Die schwarze Gestalt entpuppt sich als zierliches Mädchen mit schwarz gefärbten Haaren, schwarzer Kleidung und einem Piercing in der Unterlippe.
„Du hast Begleitung mitgebracht! Hi, ich bin Alice!"
„Ich heiße Eliza." Als sie mir mit breitem Grinsen die Hand schüttelt, sendet mein Hirn extrem seltsame Signale an mich. Wenn ich Alice nicht mit meinen eigenen Augen sehen würde, wäre ich mir sicher, dass außer Jessie und mir niemand in diesem Gang steht.

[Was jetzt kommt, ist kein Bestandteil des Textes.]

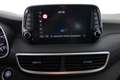 Hyundai TUCSON 1.6 Mild-Hybrid Premium LED Navi Kamera Rouge - thumbnail 11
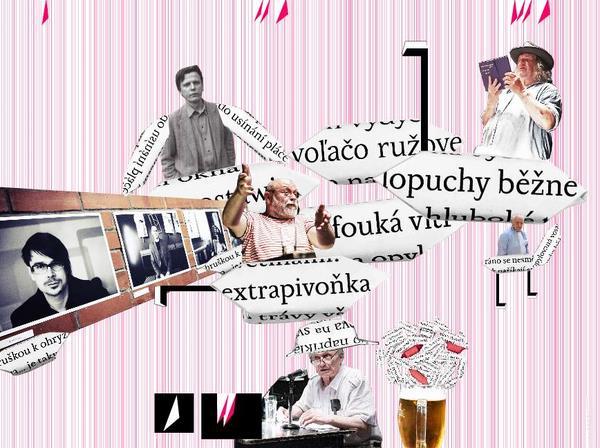 materiały prasowe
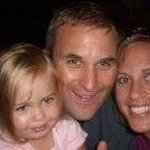 Eric Page - @eric.page.1485 - Instagram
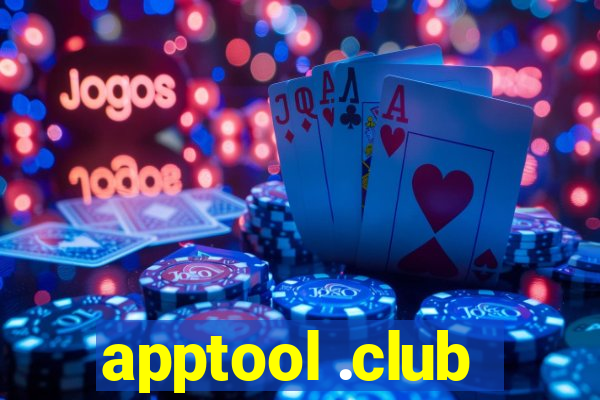 apptool .club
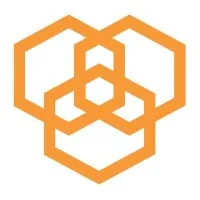 Herrington Wealth Management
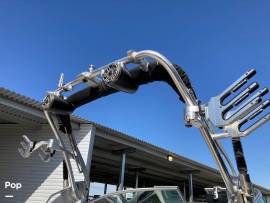 2013 MASTERCRAFT X10!! Trailer Included!! Full Cov, $ 68,900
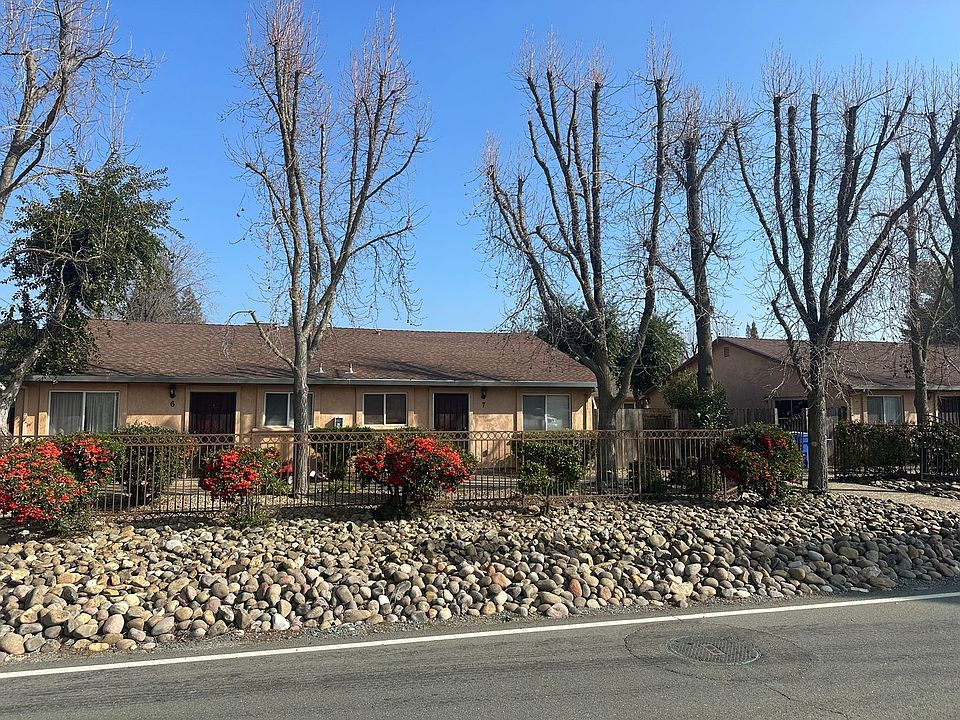 1st image of 891 Saint Andrews Dr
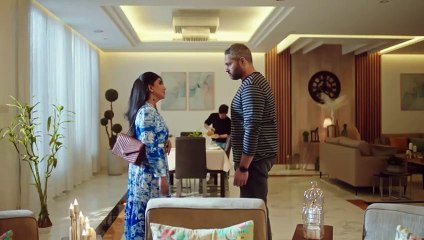 مسلسل قره عينك الحلقه 2 كامله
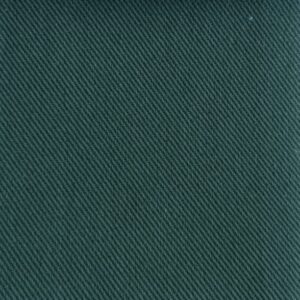 Tecido Sarja - 195229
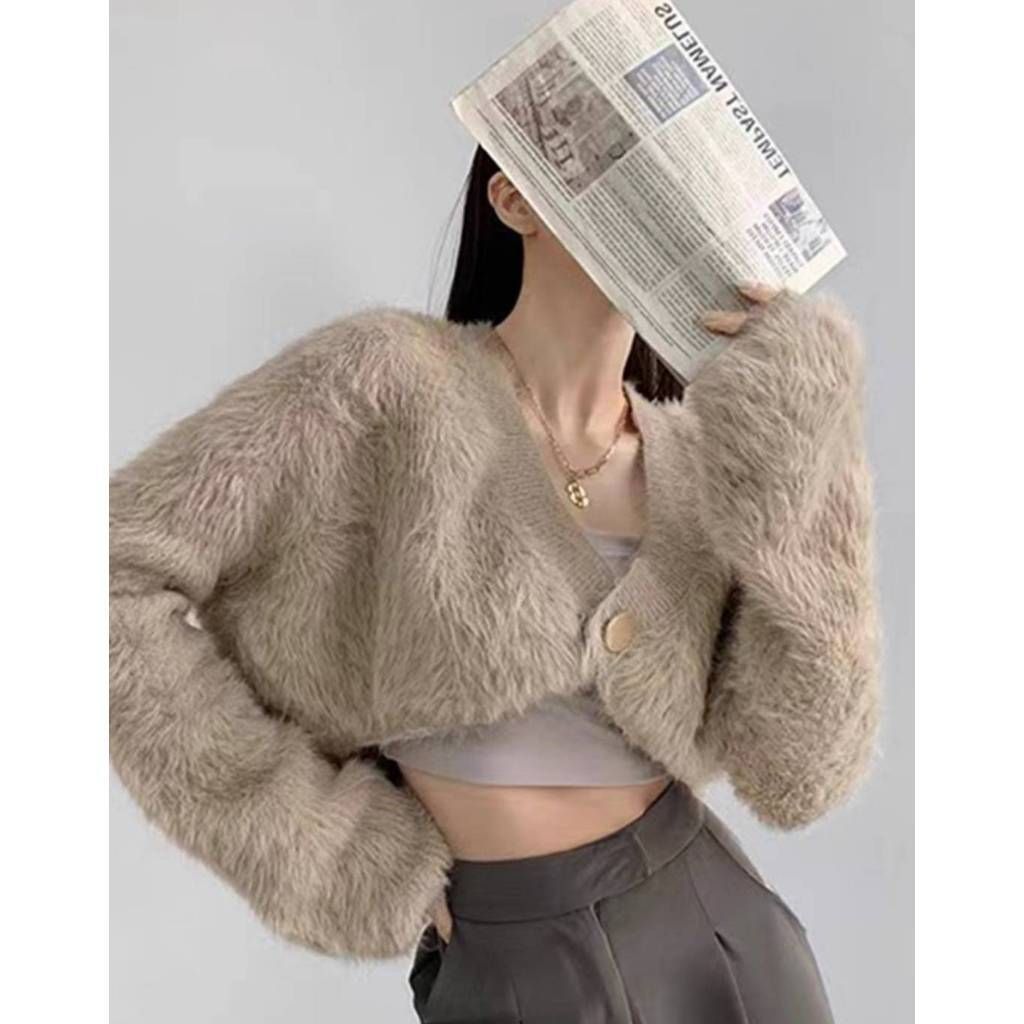 tw-11134207-7r991-loqknsovhqt467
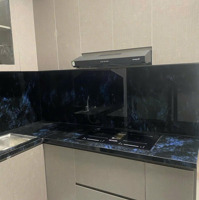 Cho Thuê Căn Hộ Smart Home 48M2 1Pn+ Full Nội Thất Giá 9 Triệu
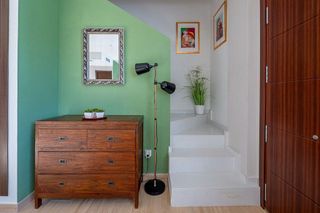 Casa en venta en Nueva Torrevieja - Aguas Nuevas en Torrevieja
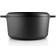 Eva Solo Nordic Kitchen Pot avec couvercle 6 L 26 cm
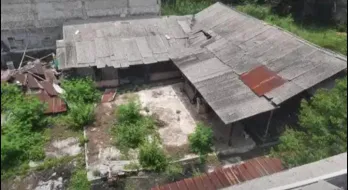 Dijual Tempat Usaha di Bogor Barat, Kota Bogor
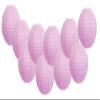 LANTERNS (Light Pink) view 2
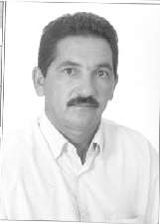 Antonio Filho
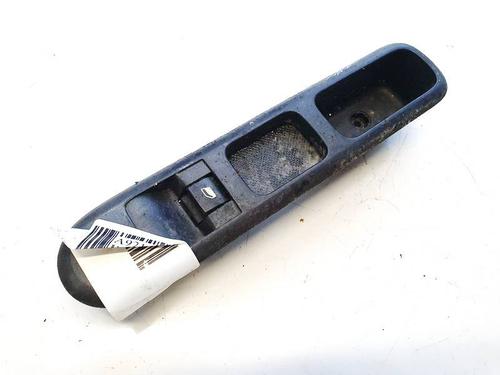 Used Switch PEUGEOT 3008 I MPV (0U_) 1.6 VTi (120 hp) 32616235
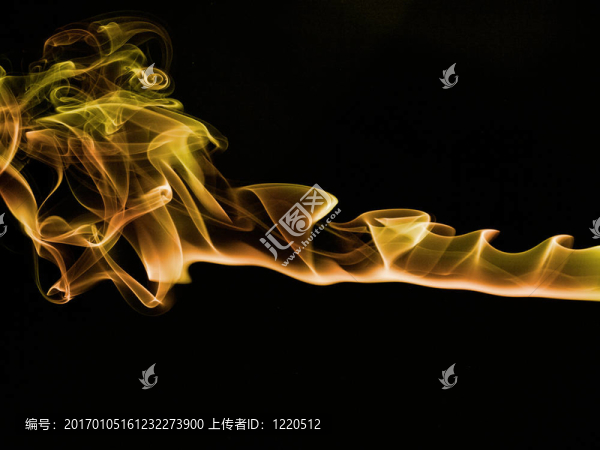 香煙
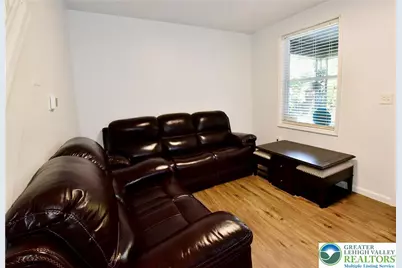 928 Vernon Street, Bethlehem, PA 18015 - Photo 25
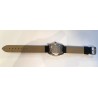 Orient AWW-937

„Wie geht es dir, Jessie? Immer noch -"
Was auch immer Alice sagen wollte, ihr wird von dem Djinnspross mit einer Geste das Wort abgeschnitten. Ihre Augenbrauen zucken beinahe unmerklich ein Stück nach oben.
Schwungvoll legt Alice mir einen Arm um die Schultern und zieht mich mit sich. „Du betreust jetzt also Jessies Praktikum?"
„Mhm", sage ich unbestimmt und erzähle dann doch noch kurz, wie meine Begegnung mit Azath abgelaufen ist.
„Ohje." Alice verzieht mitleidig den Mund. „Das ist fies. Aber ich schätze, es hätte dich schlimmer erwischen können als Jessie."
„Das ist das netteste Kompliment, das ich jemals bekommen habe", sagt ser missgelaunt, aber sogar ich kann sehen, dass ser Alice nicht böse ist.
Dieses Mal bin ich diejenige, die ein Lächeln auf ihr Gesicht zwingen muss. „Bisher verstehen wir uns ganz gut."
„Aber kommt rein!" Alice und Jessie haben von ihrem Enthusiasmusgrad einiges gemeinsam. Sie dreht sich nicht einfach nur herum, sie wirbelt in einer eleganten Pirouette um ihre eigene Achse. „Ich beiße auch nicht."